Het moet niet de eerste bezorgdheid zijn van de BBI om zich te bekommeren om de reputatie van België bij multinationale of buitenlandse bedrijven. Maar de BBI hoort wel te weten dat dit soort acties een groot gevaar inhouden. Indien de BBI uiteindelijk ongelijk krijgt van de rechter, straalt deze actie uitermate negatief af op de reputatie van België als betrouwbare jurisdictie voor internationaal zakendoen. En de BBI had behoren te weten dat haar kans op succes in deze zaak hooguit fifty-fifty was. Zij heeft dus een zeer groot risico genomen door deze zaak tot in cassatie te laten gaan.
Indien de Fortum-zaak een alleenstaand geval was, zou ik er niet over schrijven. Helaas … .
België kan gemakkelijk bedrijven en investeerders aantrekken om in ons land te investeren en jobs jobs jobs te creëren en dit zonder bijkomende gaten in de begroting te slaan.
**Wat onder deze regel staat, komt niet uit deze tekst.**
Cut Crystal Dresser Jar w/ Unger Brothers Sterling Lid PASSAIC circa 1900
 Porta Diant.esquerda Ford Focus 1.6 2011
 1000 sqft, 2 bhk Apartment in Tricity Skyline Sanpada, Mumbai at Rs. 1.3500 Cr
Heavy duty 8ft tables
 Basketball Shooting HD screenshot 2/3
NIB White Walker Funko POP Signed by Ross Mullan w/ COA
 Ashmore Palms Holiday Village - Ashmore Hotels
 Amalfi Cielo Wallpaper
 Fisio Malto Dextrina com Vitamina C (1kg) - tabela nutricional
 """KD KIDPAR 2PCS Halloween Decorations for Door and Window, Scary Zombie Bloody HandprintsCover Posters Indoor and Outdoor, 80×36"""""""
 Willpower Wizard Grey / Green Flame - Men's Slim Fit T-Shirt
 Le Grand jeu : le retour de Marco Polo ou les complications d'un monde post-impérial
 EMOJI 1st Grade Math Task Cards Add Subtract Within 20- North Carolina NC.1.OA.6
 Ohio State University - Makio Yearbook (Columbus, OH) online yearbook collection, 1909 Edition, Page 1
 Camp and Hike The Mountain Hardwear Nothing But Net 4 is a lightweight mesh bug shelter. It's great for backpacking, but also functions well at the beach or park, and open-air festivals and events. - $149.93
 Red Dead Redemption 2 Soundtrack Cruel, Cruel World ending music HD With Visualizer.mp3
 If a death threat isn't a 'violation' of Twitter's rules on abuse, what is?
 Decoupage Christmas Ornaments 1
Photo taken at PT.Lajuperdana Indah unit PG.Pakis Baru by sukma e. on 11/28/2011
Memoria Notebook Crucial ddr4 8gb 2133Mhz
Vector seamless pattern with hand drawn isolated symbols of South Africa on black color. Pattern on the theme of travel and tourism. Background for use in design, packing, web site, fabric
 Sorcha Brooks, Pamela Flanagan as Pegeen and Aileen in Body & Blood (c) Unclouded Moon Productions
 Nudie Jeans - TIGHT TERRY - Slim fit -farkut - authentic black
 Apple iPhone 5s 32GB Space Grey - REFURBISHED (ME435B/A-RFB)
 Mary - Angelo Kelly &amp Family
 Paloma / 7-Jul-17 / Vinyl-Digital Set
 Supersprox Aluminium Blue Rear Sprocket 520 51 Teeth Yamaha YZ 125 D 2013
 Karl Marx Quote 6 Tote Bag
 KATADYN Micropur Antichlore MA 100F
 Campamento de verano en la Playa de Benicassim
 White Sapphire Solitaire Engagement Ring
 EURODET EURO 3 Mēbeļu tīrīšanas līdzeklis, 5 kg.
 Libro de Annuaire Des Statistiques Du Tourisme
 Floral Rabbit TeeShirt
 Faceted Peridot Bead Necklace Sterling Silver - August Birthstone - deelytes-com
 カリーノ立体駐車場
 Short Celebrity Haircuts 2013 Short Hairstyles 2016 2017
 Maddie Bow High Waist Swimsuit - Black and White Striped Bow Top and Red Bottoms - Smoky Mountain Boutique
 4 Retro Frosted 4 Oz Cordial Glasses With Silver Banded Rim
Het volstaat dat de top van de fiscale administratie zijn troepen in het gelid houdt en de attitude ten aanzien van deze bedrijven en investeerders herziet. In plaats van hen als fraudeurs en fiscale misbruikers te zien, moet men hen als klanten zien. Klanten betalen een prijs en wensen daarvoor een degelijke dienstverlening in ruil te krijgen. Stel u voor dat Netflix u de toegang tot zijn platform weigert nadat u uw abonnementsgeld betaald heeft met als argument: “Wij stellen vast dat u 6 uur per dag met het hele gezin naar onze series kijkt, dat vinden wij misbruik en daarom sluiten wij u af van onze dienstverlening maar we houden wel uw abonnementsgeld”.